I realize that most herbivores tend to reproduce more than would be ideal if they weren't getting killed off. A species which does not reproduce enough would usually become extinct sooner or later- so most animals have a tendency to overpopulate. What I have in mind is to artificially control the breeding of wild (or semi-wild) herbivores in limited areas. This would not (at this point) be practical large-scale, as it is labor-intensive, involving either regular doses of some sort of contraceptive preparation by injection or feeding, or else surgically sterilizing some of the animals.
The Earth seeks balance and part of that balance involves the death and consumption of organisms so that other organisms may live. Predators prey on the sick, weak and infirm. They kill quickly and consume their prey with the purpose of self survival. Without predators, the prey species would suffer from other ailments and issues such as starvation. As an overall species, they would be denied the ability to have only most adapted and strongest carry their traits to the next generation thus producing even better adapted future generations of that species that have an even better chance of a happy, full life in the wild.
This should not be confused with humans who kill the strong, healthy and beautiful for sport and whimsy often only gathering a trophy and sometimes just the choicest bits of flesh. This results in the species having less of some of its best traits in future generations....
Okay. I think some points here are valid. Nonhuman predators, because they cannot "cheat" with a manufactured weapon, tend to kill individuals who are sick or disabled for some reason. However, it's sometimes just the luck of the draw whether an animal is killed by a predator or escapes.
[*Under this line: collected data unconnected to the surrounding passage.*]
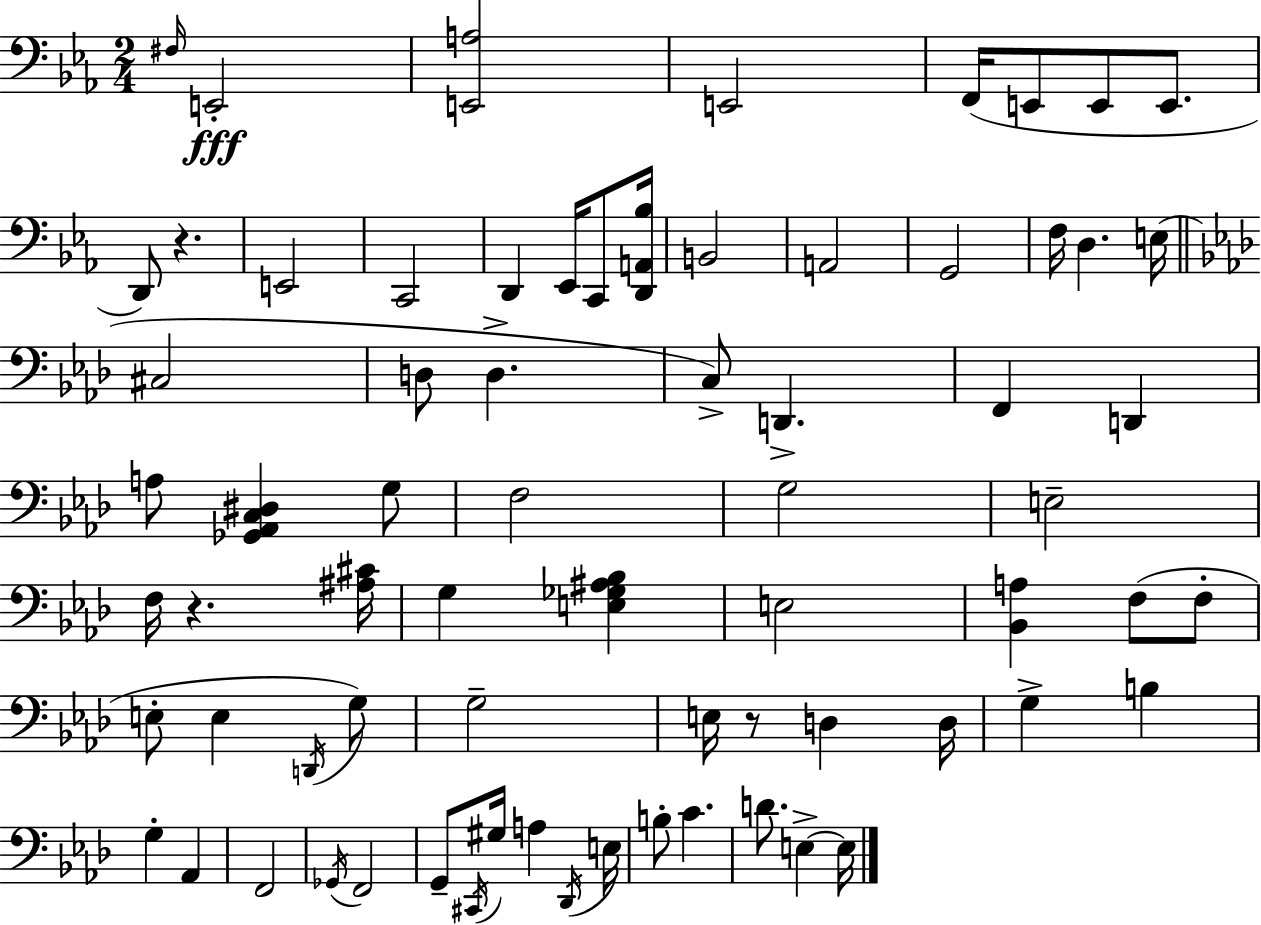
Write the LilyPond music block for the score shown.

{
  \clef bass
  \numericTimeSignature
  \time 2/4
  \key c \minor
  \grace { fis16 }\fff e,2-. | <e, a>2 | e,2 | f,16( e,8 e,8 e,8. | \break d,8) r4. | e,2 | c,2 | d,4 ees,16 c,8 | \break <d, a, bes>16 b,2 | a,2 | g,2 | f16 d4. | \break e16( \bar "||" \break \key aes \major cis2 | d8 d4.-> | c8->) d,4.-> | f,4 d,4 | \break a8 <ges, aes, c dis>4 g8 | f2 | g2 | e2-- | \break f16 r4. <ais cis'>16 | g4 <e ges ais bes>4 | e2 | <bes, a>4 f8( f8-. | \break e8-. e4 \acciaccatura { d,16 }) g8 | g2-- | e16 r8 d4 | d16 g4-> b4 | \break g4-. aes,4 | f,2 | \acciaccatura { ges,16 } f,2 | g,8-- \acciaccatura { cis,16 } gis16 a4 | \break \acciaccatura { des,16 } e16 b8-. c'4. | d'8. e4->~~ | e16 \bar "|."
}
Examples: a herd of wildebeests and zebras crossing a river will be picked off largely at random by crocodiles lying in wait. I think studies of African lions have generally not shown lions to prey mostly on sick animals, although if an animal is obviously injured, they will jump at the chance of an easy kill. Still, if I recall correctly, most lion kills appeared to have been of healthy animals.
I'll have to take issue with the commonly-held idea that nonhuman predators kill more quickly and surely than human hunters. Orca whales apparently differ in their prey preference; some populations are primarily fish eaters; others prefer seals or other small warm-blooded animals. Others go after large whales- and those kills are not pleasant to watch.
Judith Rudnai, in her work "The Social Life Of The Lion", described a male lion feeding on a young antelope intermittently for an hour until the antelope died. It is true that some other kills she witnessed were much faster. More recently, lions have been found to kill elephants sometimes, and such a large animal does not die quickly or easily, even with several lions attacking. As for wolves, it's not unusual for them to make intermittent attacks on a large animal over a long time until their injured victim can be killed.